David Griffiths spots an appearance of "post-rock" even earlier than Ellen Willis in 1968 -- and in a Time magazine September 22 1967 cover story on The Beatles of all places. In "Pop Music: The Messengers"Time staff writer Christopher Porterfield says:

Rich and secure enough to go on repeating themselves —or to do nothing at all—they have exercised a compulsion for growth, change and experimentation. Messengers from beyond rock 'n' roll, they are creating the most original, expressive and musically interesting sounds being heard in pop music. They are leading an evolution in which the best of current post-rock sounds are becoming something that pop music has never been before: an art form. "Serious musicians" are listening to them and marking their work as a historic departure in the progress of music—any music.
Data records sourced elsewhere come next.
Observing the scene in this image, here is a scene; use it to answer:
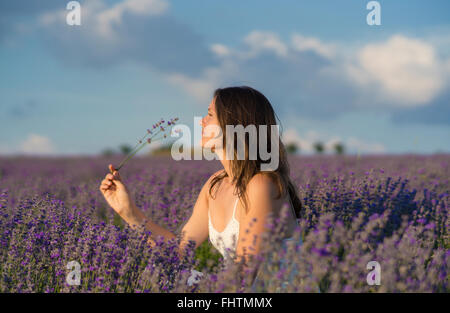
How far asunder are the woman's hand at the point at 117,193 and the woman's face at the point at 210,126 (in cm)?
53

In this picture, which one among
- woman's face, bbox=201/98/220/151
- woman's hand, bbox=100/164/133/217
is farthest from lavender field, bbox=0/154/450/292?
woman's face, bbox=201/98/220/151

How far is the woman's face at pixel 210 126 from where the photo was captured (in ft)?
8.32

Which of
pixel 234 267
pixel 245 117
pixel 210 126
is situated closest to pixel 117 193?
pixel 210 126

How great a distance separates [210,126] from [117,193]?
2.19 feet

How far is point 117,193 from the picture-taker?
8.41 feet

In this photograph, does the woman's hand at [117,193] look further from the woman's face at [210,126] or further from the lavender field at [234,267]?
the woman's face at [210,126]

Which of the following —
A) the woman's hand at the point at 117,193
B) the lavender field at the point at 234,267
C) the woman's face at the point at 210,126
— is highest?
the woman's face at the point at 210,126

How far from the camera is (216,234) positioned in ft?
8.78

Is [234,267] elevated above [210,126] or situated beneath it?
situated beneath

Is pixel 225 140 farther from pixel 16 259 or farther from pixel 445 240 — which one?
pixel 445 240

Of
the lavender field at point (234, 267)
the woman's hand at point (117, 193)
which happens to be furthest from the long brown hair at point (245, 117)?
the woman's hand at point (117, 193)

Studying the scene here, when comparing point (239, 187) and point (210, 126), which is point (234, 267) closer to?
point (239, 187)
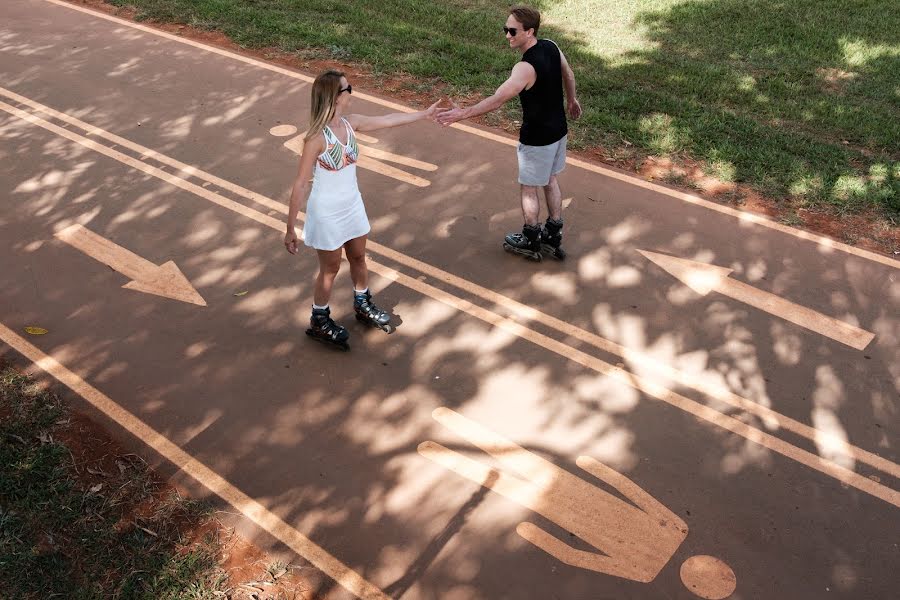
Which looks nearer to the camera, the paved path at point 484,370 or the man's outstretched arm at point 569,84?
the paved path at point 484,370

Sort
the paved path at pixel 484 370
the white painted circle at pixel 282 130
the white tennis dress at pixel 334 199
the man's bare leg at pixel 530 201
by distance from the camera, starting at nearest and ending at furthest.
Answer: the paved path at pixel 484 370 → the white tennis dress at pixel 334 199 → the man's bare leg at pixel 530 201 → the white painted circle at pixel 282 130

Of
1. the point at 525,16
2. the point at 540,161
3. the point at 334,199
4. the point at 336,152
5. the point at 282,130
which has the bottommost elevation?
the point at 282,130

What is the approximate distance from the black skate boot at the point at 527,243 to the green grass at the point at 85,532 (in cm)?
376

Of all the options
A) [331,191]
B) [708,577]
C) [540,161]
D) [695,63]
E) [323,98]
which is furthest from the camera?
[695,63]

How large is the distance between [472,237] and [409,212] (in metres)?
0.83

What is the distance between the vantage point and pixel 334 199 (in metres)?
5.99

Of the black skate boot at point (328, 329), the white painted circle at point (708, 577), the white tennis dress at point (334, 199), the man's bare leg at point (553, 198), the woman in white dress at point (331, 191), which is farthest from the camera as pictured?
the man's bare leg at point (553, 198)

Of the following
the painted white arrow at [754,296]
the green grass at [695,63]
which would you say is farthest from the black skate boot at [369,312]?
the green grass at [695,63]

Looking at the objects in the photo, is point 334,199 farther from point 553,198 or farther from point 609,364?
point 609,364

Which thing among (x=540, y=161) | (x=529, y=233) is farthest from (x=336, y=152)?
(x=529, y=233)

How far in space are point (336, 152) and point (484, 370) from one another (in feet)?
6.70

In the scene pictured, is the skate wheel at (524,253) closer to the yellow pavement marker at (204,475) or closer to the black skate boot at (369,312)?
the black skate boot at (369,312)

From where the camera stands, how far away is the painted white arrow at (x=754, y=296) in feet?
22.6

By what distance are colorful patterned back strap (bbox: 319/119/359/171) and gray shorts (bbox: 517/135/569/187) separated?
5.93 feet
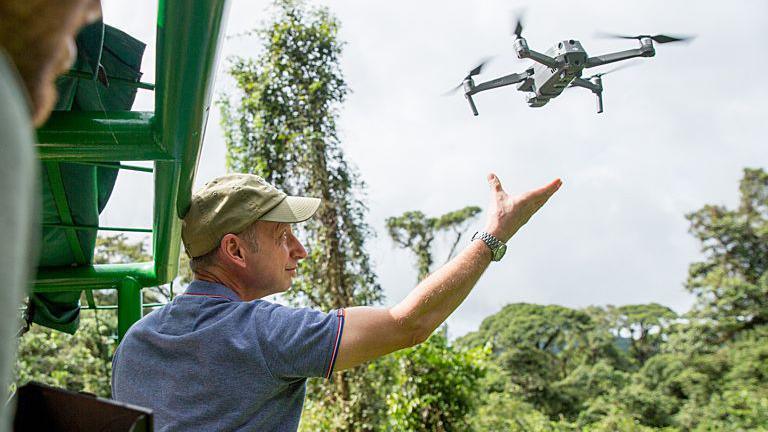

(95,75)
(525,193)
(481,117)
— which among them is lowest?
(525,193)

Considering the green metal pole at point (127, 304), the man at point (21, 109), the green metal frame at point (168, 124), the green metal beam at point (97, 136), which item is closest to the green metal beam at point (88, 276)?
the green metal pole at point (127, 304)

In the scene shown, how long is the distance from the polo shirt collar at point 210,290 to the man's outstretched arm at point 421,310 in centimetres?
26

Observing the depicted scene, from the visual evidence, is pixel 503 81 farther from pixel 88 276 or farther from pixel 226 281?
pixel 88 276

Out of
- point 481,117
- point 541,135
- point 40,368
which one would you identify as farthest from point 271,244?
point 40,368

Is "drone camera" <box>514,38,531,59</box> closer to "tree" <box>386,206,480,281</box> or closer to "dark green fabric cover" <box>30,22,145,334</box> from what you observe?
"dark green fabric cover" <box>30,22,145,334</box>

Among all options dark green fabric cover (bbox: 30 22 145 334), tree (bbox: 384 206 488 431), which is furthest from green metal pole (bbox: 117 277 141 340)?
tree (bbox: 384 206 488 431)

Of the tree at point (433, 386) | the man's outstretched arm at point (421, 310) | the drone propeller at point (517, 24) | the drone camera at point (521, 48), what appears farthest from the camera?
the tree at point (433, 386)

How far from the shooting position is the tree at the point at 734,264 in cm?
1859

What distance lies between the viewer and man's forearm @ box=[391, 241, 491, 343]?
1.36 meters

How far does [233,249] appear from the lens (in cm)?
153

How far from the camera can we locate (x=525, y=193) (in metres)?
1.54

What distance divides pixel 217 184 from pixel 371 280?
5821 millimetres

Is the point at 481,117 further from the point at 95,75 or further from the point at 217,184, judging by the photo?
the point at 95,75

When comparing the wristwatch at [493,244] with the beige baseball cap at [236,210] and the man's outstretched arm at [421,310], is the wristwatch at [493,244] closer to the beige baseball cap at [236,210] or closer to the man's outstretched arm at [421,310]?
the man's outstretched arm at [421,310]
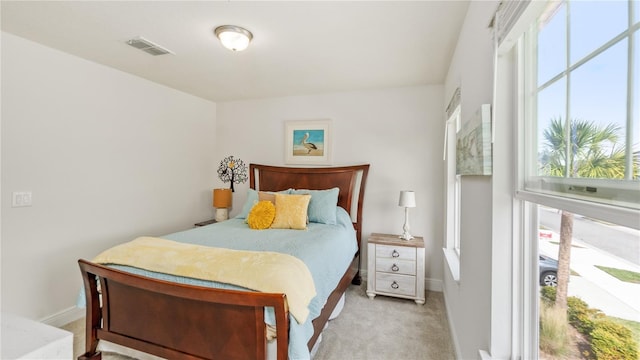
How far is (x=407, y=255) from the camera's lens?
9.59ft

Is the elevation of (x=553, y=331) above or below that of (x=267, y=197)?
below

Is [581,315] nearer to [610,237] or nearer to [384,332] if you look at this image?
[610,237]

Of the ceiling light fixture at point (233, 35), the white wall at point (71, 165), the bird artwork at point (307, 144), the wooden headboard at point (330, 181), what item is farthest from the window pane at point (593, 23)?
the white wall at point (71, 165)

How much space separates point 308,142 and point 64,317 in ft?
10.1

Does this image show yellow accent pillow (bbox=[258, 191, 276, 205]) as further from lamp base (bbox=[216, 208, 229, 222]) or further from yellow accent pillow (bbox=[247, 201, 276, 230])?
lamp base (bbox=[216, 208, 229, 222])

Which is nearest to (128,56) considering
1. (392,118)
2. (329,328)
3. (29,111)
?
(29,111)

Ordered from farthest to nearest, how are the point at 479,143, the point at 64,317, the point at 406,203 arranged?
the point at 406,203, the point at 64,317, the point at 479,143

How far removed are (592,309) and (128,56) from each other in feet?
11.6

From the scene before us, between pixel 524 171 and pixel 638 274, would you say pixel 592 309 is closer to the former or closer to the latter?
pixel 638 274

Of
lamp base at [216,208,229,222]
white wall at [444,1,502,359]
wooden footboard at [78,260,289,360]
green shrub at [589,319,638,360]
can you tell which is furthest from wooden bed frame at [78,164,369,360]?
lamp base at [216,208,229,222]

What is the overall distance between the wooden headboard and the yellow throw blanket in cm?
174

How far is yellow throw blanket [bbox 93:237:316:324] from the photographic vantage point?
1.51 meters

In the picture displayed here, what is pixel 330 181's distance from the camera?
351 cm

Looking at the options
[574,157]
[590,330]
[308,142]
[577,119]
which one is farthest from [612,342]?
[308,142]
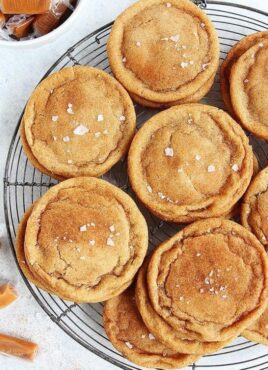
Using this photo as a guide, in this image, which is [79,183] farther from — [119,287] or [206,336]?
[206,336]

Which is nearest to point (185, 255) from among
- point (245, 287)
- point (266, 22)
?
point (245, 287)

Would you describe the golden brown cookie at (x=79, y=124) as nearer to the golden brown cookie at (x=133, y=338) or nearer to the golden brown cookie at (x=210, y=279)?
the golden brown cookie at (x=210, y=279)

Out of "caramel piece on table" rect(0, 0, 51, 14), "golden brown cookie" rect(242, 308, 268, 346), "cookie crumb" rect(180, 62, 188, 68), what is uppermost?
"caramel piece on table" rect(0, 0, 51, 14)

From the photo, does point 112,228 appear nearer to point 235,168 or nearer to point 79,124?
point 79,124

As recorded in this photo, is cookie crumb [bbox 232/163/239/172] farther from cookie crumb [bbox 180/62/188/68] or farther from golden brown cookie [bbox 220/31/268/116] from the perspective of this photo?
cookie crumb [bbox 180/62/188/68]

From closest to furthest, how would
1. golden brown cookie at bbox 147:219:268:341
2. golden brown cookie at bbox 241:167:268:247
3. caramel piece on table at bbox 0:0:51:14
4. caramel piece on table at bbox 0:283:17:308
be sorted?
golden brown cookie at bbox 147:219:268:341, golden brown cookie at bbox 241:167:268:247, caramel piece on table at bbox 0:0:51:14, caramel piece on table at bbox 0:283:17:308

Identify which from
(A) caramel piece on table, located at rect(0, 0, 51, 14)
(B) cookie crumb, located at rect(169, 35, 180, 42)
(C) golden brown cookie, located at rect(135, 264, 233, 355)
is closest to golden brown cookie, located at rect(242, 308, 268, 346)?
(C) golden brown cookie, located at rect(135, 264, 233, 355)
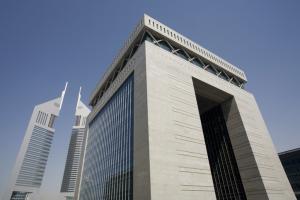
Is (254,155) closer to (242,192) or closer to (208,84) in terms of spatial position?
(242,192)

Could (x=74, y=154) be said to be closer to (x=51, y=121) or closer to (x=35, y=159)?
(x=35, y=159)

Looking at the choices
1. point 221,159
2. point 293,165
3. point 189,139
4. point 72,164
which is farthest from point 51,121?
point 293,165

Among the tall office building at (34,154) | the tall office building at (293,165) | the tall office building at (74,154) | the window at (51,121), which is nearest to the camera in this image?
the tall office building at (293,165)

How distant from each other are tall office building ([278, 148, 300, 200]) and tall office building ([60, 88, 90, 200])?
123 meters

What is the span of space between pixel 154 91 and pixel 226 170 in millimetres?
20140

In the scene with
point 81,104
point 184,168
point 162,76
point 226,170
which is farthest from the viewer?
point 81,104

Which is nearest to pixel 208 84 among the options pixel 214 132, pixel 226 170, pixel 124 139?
pixel 214 132

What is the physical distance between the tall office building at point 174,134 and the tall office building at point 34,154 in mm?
109111

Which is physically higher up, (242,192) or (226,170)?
(226,170)

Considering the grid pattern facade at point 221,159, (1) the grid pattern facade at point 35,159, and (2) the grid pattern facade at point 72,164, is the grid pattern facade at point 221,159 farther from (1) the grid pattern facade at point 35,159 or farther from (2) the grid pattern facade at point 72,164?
(1) the grid pattern facade at point 35,159

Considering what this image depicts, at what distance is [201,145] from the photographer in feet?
64.3

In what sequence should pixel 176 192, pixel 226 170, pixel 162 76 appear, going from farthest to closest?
pixel 226 170, pixel 162 76, pixel 176 192

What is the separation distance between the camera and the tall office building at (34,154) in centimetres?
10931

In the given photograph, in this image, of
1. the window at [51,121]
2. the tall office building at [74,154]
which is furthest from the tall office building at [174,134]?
the window at [51,121]
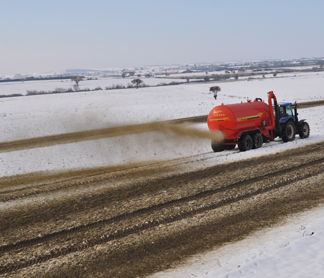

Later in the piece there's a subsection titled "Sound Pictures", and the quotes from George Martin anticipate Eno and studio-as-compositional-tool:

George Martin, the producer whose technical midwifery is helping to make the steps possible, likens them to the shift from representational painting to abstractionism. "Until recently," he says, "the aim has been to reproduce sounds as realistically as possible. Now we are working with pure sound. We are building sound pictures."

In fact, some observers predict that "sound pictures" may prove to be the medium through which the Beatles—and the more adventurous rock groups in their wake—can merge with "classical" contemporary music. Already, says Robert Tusler, who teaches 20th century music at U.C.L.A., "the Beatles have taken over many of the electronic concepts in music that have been worked on by the German composers of the Cologne group. They've made an enormous contribution to electronic music".


So post-rock was not only an achieved reality by the summer of 1967 (or earlier still, with "Strawberry Fields Forever" and 1966's "Tomorrow Never Knows") but already beginning to be conceptualised.